TRENTE ANS 
DE MÉDECINE SEXUELLE 
POUR UNE RIGIDITÉ RETROUVÉE



Juillet 1974 : premier congrès mondial de Sexologie à Paris. Trente ans déjà depuis le débarquement de Masters et Johnson en France, et avec eux l’espoir d’un renouveau thérapeutique. Peut-être les sexotherapies vont-elles améliorer ces problèmes d’érection qu’échouent à corriger les rares moyens de l’époque : psychanalyse, testostérone, yohimbine, et depuis peu prothèses péniennes. En fait elles vont vite décevoir dans cette indication, mais elles fournissent une théorisation intelligible pour les patients, et beaucoup d’éléments qu’on aurait du intégrer d’emblée dans une approche globale des troubles de l’érection. 

Parallèlement la riposte organiciste au tout psy en vigueur depuis le début du siècle se met en place.
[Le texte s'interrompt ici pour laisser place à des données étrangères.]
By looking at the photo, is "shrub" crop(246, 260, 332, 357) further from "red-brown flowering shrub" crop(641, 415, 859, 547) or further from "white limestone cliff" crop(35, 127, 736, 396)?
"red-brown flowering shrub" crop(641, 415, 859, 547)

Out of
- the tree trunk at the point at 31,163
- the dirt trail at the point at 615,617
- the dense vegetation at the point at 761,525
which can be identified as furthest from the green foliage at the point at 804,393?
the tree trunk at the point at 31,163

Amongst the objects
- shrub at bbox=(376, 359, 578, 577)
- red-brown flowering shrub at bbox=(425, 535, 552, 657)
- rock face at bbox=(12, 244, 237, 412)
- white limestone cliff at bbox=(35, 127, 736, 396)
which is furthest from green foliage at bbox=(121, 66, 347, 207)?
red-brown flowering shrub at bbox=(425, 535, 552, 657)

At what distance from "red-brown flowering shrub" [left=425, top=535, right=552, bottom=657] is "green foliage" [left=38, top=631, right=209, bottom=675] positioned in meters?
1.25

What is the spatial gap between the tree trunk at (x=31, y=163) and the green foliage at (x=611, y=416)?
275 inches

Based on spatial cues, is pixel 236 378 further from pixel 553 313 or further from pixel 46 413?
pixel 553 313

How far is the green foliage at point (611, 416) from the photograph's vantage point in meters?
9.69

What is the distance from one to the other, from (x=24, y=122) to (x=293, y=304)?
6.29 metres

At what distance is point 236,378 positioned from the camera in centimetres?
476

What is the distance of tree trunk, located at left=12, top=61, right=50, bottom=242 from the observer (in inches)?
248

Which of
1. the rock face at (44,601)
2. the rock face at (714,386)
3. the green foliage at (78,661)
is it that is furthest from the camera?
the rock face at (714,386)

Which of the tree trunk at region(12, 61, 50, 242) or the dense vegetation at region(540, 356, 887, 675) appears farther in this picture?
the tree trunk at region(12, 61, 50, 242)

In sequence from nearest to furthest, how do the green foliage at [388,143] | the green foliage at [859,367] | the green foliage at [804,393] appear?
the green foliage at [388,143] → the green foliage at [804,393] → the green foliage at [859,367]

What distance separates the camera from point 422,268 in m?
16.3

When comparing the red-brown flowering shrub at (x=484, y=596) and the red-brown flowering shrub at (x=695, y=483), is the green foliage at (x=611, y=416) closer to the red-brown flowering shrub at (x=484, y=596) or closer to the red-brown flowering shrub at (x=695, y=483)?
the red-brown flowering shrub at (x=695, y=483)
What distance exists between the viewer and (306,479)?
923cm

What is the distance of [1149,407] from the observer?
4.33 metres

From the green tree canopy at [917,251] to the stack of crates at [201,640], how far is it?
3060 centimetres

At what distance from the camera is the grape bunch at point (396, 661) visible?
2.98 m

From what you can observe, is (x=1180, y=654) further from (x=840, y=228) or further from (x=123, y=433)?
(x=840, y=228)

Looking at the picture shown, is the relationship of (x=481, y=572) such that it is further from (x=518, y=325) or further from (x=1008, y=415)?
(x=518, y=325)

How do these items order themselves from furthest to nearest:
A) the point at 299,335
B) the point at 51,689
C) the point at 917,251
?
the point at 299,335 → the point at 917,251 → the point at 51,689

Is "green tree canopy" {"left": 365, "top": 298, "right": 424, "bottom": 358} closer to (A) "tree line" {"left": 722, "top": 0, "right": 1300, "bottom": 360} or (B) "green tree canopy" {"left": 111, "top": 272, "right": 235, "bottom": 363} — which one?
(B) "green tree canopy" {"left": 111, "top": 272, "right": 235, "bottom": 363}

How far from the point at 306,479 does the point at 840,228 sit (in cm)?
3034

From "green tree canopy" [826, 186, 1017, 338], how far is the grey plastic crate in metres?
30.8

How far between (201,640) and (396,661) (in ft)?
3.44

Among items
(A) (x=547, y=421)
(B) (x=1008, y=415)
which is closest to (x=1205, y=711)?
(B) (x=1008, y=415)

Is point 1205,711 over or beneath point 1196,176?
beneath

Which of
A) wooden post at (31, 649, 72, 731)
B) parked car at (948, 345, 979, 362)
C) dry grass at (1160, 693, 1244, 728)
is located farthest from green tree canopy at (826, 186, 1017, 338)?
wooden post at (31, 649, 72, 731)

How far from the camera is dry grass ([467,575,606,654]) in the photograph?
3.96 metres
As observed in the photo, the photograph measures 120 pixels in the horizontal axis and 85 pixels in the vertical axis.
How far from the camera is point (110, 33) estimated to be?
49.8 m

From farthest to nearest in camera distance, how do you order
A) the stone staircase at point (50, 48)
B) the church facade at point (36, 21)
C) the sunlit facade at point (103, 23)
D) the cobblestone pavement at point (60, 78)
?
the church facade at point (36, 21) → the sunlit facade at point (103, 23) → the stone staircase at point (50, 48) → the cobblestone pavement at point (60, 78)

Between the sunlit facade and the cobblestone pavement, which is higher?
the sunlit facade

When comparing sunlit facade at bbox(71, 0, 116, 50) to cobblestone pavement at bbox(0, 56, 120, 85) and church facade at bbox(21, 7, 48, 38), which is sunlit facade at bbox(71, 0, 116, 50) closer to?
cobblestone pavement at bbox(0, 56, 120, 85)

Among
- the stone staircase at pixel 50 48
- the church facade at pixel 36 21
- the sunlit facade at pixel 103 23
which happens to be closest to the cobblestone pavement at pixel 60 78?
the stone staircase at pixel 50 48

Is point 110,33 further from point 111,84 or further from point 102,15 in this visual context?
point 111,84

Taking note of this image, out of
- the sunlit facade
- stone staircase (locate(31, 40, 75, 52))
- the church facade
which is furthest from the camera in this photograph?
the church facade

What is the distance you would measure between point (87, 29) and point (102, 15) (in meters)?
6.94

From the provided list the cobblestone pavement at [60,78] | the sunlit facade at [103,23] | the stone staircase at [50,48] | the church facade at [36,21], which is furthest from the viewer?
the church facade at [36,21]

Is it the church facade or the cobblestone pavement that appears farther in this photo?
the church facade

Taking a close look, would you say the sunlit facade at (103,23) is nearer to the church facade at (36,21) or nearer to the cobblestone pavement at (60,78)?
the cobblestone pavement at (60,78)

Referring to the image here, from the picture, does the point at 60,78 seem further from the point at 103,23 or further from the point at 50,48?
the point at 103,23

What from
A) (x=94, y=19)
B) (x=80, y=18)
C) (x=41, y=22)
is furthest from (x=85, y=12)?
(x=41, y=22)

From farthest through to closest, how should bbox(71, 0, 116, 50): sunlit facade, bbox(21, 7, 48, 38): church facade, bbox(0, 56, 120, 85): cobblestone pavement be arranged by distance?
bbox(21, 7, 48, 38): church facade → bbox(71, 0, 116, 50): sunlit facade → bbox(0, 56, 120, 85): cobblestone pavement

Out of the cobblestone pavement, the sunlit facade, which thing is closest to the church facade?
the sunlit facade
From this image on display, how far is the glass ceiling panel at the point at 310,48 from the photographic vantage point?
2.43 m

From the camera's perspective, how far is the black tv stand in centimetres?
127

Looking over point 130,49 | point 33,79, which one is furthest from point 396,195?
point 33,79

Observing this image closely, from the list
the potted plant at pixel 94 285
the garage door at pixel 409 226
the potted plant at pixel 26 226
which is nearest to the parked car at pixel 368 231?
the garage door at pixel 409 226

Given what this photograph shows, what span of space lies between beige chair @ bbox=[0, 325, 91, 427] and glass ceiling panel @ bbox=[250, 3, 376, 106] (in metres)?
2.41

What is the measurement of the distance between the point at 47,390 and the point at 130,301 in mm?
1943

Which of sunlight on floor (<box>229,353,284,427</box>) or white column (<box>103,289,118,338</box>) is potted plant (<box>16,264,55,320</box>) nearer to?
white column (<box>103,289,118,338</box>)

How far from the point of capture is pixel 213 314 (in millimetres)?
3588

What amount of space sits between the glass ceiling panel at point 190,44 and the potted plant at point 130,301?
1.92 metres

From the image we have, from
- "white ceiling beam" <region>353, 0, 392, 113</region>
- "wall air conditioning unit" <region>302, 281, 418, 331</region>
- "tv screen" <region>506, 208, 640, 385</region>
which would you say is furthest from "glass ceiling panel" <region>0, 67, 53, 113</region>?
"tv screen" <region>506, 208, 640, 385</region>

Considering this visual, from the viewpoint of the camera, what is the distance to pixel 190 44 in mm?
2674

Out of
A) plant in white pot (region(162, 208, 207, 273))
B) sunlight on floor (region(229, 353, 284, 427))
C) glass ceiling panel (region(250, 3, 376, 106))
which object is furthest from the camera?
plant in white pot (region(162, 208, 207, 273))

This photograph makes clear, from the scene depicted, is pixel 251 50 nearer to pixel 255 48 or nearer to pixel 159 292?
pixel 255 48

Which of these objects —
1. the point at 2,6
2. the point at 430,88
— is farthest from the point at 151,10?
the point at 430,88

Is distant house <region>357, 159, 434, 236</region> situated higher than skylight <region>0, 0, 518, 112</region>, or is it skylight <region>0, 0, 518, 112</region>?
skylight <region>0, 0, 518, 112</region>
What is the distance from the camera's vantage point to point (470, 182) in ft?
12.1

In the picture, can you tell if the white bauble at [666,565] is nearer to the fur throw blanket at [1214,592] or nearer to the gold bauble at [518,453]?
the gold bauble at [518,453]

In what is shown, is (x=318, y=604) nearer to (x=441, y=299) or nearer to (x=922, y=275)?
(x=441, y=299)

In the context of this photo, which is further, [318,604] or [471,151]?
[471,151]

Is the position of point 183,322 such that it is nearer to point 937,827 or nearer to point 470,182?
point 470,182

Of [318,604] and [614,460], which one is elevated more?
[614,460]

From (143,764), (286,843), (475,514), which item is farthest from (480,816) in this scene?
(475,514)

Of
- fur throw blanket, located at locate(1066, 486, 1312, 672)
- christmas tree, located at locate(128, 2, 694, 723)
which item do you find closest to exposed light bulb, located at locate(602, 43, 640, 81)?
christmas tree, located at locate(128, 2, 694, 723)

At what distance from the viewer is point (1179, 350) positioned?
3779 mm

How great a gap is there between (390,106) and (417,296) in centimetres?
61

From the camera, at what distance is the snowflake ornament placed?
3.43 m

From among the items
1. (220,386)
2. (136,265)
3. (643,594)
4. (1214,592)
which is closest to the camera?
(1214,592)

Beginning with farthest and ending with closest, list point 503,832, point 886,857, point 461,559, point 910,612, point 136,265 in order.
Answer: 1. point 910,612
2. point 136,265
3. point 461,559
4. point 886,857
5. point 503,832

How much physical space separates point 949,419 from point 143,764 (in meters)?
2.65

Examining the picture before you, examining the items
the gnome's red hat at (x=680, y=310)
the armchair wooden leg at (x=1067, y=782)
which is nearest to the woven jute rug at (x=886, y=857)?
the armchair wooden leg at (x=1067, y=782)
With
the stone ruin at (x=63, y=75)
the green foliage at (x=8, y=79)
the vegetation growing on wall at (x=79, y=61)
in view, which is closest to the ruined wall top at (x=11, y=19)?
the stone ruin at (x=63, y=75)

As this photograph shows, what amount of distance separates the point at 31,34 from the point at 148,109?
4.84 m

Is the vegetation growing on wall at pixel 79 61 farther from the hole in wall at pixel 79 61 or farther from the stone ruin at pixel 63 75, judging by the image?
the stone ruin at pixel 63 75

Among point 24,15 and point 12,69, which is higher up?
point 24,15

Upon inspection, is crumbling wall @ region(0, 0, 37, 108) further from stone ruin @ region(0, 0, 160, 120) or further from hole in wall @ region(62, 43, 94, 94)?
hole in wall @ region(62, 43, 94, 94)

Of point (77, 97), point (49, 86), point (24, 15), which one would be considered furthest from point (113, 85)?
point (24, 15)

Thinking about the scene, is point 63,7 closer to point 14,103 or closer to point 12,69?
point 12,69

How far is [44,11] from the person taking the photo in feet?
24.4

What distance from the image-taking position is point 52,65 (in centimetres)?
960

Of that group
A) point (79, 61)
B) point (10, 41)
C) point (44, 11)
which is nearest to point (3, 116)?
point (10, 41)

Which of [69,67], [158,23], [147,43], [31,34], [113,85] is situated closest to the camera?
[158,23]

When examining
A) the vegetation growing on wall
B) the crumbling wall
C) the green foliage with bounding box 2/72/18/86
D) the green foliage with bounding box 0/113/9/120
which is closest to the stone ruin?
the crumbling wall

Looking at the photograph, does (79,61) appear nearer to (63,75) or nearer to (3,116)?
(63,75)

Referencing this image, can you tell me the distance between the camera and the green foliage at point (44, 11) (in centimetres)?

La théorie vasculaire conduit aux essais de revascularisation des corps caverneux. Il faudra 15 ans pour que s’impose le caractère illusoire de cette approche chirurgicale imaginée par les futurs fondateurs de l’ISSIR. C’est pourtant de ce creuset que jaillit la première révolution physiopathologique et thérapeutique.

Septembre 1982, Copenhague. Troisième conférence internationale sur la revascularisation des corps caverneux : pétrifiés nous entendons Ronald Virag expliquer comment son infirmière a accidentellement induit la première érection pharmacologique en branchant une perfusion de papavérine sur le pénis de l’impuissant qu’il opérait, et comment il traite maintenant ses patients par injections intracaverneuses. Bientôt Brindley va exhiber lors d’une conférence magistrale à l’AUA son pénis érigé par l’injection de phénoxybenzamine qu’il s’est administrée, et Adrian Zorgniotti va combiner les deux découvertes en mettant au point les auto-injections de papaverine-phentolamine. Le rôle fondamental du muscle lisse caverneux éclate au grand jour, les progrès physiologiques en résultant sont stupéfiants. Pour la première fois l’érection est maîtrisable mais au grand étonnement des urologues qui l’ont mis au point, moins de 20% des patients adoptent ce traitement si performant, et les évaluations à distance montrent que plus de la moitié l’abandonnent rapidement.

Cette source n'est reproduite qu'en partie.